Whenever the word "firmly" appears in a line of the data below, copy that line.

[[ EXTRACTED INFORMATION, beginning ]]

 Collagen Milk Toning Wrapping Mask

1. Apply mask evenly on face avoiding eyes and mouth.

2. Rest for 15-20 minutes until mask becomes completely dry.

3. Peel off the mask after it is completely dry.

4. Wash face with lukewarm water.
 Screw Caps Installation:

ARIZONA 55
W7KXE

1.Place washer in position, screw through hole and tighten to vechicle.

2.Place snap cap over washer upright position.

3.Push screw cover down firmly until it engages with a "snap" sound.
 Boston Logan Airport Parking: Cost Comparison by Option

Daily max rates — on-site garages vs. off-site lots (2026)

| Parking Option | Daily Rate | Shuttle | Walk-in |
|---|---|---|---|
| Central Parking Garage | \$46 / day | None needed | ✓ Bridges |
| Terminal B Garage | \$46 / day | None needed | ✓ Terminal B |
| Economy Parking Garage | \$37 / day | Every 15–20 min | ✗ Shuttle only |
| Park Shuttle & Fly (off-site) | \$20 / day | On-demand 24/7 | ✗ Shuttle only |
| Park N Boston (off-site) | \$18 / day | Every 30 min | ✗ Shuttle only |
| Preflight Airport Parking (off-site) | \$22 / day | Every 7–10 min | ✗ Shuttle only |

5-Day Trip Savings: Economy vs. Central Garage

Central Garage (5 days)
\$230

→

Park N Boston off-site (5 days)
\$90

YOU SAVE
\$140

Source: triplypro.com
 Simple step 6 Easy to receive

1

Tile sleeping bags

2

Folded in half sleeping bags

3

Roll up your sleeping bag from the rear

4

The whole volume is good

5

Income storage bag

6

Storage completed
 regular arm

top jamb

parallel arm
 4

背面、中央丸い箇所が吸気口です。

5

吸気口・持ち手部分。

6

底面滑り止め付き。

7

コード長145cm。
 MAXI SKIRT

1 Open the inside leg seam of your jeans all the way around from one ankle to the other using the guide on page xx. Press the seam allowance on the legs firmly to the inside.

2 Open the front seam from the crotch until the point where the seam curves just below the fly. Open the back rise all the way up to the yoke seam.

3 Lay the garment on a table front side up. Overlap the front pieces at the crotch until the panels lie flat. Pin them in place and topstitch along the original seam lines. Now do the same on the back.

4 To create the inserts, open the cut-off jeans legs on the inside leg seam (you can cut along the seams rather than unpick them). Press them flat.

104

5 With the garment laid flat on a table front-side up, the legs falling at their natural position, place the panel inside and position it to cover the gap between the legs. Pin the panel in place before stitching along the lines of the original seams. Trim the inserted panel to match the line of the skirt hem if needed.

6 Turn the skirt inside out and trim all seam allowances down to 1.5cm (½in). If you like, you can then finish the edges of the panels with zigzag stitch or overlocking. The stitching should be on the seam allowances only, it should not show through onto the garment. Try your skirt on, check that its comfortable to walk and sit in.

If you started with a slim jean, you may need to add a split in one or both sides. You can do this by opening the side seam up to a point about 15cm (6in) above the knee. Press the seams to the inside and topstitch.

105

[[ EXTRACTED INFORMATION, end ]]

RESULT OF THE EXERCISE:
3.Push screw cover down firmly until it engages with a "snap" sound.
1 Open the inside leg seam of your jeans all the way around from one ankle to the other using the guide on page xx. Press the seam allowance on the legs firmly to the inside.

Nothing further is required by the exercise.